Sunday, January 20, 2008

dark matter death

circumambulation of each other's bodies
foley artists replicating the gestures
of our movements in time
space with sound

cruelty beyond cruelty
we stamp our feet in fear of retreat
romance
modern brutality
only allowed from time to time
discerning eyes
watchful ploys


it's a terrible thing, when you remember what you wanted to do the night before the morning after.

.

prayforme

Wednesday, January 16, 2008

Notes from outside the conservatory

Oh, the smell. The scent of a woman. Different ones buried into my senses. Unearthed from time to time. Designers making memories. Forcing me to relive time. How many lovely hearts smell like Calvin Klien?

One fork. One spoon. One plate. One cup. One knife. One pot. One pan. One man.

All the pretty girls pass by. The ugly boys sit and stare. High fives and tongues their mothers should have long since cut out. Oh pretty girls, stay pretty. Laugh in your coven's. Don't mind the corpse's, their fishy smell should make it simple. Find a pretty boy, tell him you're dead on the inside.

Dine alone. Wine alone. Drive alone. Sleep alone.

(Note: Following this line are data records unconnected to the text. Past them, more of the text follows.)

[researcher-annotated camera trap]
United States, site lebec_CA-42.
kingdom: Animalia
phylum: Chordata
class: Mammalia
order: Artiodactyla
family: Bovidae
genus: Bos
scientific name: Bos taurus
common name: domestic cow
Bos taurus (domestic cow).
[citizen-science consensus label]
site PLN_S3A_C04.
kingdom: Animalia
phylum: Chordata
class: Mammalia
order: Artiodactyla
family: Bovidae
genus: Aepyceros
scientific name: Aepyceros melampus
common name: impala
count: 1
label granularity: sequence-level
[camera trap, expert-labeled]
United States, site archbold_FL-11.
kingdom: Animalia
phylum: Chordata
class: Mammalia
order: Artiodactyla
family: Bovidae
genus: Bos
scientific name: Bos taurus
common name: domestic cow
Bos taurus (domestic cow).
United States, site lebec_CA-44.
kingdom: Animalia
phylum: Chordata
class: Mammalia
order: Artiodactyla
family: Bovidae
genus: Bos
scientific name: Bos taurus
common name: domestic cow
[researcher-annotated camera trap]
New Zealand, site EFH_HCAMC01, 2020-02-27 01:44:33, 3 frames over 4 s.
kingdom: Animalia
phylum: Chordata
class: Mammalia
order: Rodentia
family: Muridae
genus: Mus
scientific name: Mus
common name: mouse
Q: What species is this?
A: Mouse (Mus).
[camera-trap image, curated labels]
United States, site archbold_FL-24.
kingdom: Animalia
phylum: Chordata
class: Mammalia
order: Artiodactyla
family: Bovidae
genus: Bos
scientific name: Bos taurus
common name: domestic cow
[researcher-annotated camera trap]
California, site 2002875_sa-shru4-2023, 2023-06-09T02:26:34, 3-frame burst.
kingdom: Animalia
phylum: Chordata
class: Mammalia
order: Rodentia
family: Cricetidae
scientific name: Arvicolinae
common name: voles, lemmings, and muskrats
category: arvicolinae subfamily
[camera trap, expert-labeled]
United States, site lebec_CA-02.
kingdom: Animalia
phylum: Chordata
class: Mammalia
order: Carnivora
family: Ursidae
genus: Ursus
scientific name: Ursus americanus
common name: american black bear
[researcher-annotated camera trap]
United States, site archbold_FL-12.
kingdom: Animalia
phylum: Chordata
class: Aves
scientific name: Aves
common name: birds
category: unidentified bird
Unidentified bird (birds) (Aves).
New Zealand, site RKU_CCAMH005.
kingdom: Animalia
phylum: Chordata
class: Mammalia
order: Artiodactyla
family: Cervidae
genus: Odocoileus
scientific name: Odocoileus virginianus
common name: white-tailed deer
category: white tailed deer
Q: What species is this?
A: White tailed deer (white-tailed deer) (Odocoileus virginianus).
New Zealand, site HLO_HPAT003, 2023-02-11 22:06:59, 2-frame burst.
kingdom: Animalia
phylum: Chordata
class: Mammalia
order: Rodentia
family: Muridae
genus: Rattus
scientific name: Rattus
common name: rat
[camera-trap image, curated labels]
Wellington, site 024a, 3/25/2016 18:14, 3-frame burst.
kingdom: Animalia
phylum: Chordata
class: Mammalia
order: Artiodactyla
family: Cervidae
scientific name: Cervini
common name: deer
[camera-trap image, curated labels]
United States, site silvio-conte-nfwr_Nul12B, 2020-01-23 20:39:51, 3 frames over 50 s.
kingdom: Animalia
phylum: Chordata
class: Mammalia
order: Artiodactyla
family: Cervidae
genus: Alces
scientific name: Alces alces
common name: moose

Fell into a crowd. Someone buzzing in my ear. Buzzing, so happy. The crowd buzzes so happy. My age is honey from my pores. Flew out to bright clean air. Bees and flowers, desperate for pollination, I leave you to make your love.

In your mind, don't pass me by. I don't pass you in mine. We visit and laugh. Sometimes make love, like teenagers in fact. You have the softest hair, you know how I love hair. Cold between my fingers, calms my bones. Day after day. Year after year. Make the bed in the morning….I never did before. New year after new year. New day after new day. Make my bread, dry my tears in your hair, in my mind.

Monday, January 14, 2008

Welcome. Bienvenue. Bienvenidos. Blah Blah

Here lies a page for posting. Let's get to making and shaking.